11.18.2008

i don't do press, i do narratives.

I've loved narrative for as long as I can remember.  I used to drive my mother crazy because I would read rather than do anything else.  Until I was 22 or so, my only career aspiration was novelist.


Narratives are the most important thing in getting attention, interest, audiences and markets.

I was never the kind of writer who planned everything out.  I developed my characters, a situation, some undefined ideas, and went to it.  Writing was a process of discovery.  I can't do that anymore.

PR isn't just about arranging press coverage.  It's about developing a narrative, and exploring and expanding it through the media.  This is a hell of a lot more complicated, because you need to plan around the unexpected actions of others, the trends that dominate the marketplace, upcoming changes in those trends, the personalities of your stakeholders, the tangents that drive away from the actual narrative, and, of course, the truth (which is essential, immutable and unavoidable).

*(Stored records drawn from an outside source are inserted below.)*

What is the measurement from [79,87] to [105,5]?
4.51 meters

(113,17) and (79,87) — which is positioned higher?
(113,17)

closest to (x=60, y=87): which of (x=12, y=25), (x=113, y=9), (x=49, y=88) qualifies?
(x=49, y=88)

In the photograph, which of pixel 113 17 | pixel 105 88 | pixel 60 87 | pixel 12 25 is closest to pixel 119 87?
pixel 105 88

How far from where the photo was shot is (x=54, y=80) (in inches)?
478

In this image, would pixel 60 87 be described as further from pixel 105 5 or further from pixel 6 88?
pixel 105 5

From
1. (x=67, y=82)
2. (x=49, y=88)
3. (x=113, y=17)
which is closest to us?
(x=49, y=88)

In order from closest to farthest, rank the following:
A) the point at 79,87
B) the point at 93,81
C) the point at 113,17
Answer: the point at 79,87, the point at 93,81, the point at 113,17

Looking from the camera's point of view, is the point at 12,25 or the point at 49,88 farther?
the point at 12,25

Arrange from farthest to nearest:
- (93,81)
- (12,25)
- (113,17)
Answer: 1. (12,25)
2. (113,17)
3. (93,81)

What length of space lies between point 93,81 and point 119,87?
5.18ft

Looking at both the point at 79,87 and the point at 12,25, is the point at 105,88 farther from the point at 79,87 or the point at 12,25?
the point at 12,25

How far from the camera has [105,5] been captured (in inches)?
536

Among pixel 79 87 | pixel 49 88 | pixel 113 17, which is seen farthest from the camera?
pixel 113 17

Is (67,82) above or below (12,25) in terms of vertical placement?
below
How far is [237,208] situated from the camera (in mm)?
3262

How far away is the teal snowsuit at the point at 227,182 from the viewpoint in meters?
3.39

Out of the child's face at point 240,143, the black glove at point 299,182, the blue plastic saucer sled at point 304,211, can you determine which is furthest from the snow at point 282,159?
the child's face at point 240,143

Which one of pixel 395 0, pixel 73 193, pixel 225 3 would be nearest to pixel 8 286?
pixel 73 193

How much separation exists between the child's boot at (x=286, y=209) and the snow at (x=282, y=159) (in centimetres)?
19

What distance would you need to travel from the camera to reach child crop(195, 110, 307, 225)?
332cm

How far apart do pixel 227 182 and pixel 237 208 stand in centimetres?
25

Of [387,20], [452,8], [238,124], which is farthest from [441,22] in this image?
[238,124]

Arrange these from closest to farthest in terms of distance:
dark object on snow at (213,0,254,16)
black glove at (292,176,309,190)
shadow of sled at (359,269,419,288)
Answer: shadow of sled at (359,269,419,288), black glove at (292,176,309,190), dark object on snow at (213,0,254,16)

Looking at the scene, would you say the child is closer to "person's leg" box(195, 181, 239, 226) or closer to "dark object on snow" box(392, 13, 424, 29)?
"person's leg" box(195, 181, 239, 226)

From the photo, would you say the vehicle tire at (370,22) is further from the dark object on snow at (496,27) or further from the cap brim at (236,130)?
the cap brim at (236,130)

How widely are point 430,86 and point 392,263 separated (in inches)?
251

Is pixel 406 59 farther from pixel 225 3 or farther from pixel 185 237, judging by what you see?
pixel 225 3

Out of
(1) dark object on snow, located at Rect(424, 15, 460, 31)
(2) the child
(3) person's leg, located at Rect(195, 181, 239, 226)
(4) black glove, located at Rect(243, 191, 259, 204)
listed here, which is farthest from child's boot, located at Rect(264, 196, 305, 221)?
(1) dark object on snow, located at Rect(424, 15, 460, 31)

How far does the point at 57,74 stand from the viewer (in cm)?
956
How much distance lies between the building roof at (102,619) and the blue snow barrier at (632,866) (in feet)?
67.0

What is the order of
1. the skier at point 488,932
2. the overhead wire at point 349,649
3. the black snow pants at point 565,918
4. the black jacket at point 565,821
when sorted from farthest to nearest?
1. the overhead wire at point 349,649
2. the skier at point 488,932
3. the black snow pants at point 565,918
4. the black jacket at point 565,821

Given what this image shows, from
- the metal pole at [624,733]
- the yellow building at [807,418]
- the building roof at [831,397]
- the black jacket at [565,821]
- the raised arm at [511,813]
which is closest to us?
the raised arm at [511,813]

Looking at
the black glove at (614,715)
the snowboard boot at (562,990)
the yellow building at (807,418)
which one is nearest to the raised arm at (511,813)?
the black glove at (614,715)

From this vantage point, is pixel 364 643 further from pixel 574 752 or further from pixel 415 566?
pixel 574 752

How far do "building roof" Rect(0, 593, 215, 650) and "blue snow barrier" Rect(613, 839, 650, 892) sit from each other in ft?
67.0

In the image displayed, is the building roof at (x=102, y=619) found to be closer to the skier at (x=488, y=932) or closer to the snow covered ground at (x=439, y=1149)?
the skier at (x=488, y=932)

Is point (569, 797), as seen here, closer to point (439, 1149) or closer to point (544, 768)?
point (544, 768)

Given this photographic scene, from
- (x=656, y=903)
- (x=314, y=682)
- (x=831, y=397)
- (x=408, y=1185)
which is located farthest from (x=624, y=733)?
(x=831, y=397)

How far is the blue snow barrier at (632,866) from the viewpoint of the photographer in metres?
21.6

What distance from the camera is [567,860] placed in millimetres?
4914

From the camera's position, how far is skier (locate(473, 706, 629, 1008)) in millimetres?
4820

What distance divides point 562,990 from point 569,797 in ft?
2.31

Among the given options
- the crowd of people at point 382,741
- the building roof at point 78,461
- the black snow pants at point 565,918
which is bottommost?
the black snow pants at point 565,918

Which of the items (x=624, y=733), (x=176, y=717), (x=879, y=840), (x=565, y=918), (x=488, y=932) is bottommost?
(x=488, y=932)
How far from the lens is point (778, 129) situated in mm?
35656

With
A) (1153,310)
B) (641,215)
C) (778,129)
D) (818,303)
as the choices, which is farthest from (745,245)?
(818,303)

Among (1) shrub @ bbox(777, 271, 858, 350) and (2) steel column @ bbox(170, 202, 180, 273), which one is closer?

I'm spending a lot of time crafting, developing, and planning the narratives I manage and create now.  It's very rewarding, in a very similar way to how writing fiction was.  If anything, it feels like a particularly complex version of the same, but rooted in truth and the real world.

Because your brand, your narrative, is no longer up to you in the post-internet world.  All you can do is create the set of concepts, framing, ideas and narrative that best defines your product and goals, while planning around the nearly limitless number of things the newly infinite citizen media can do with it.

It would be terrifying if it wasn't so much fun.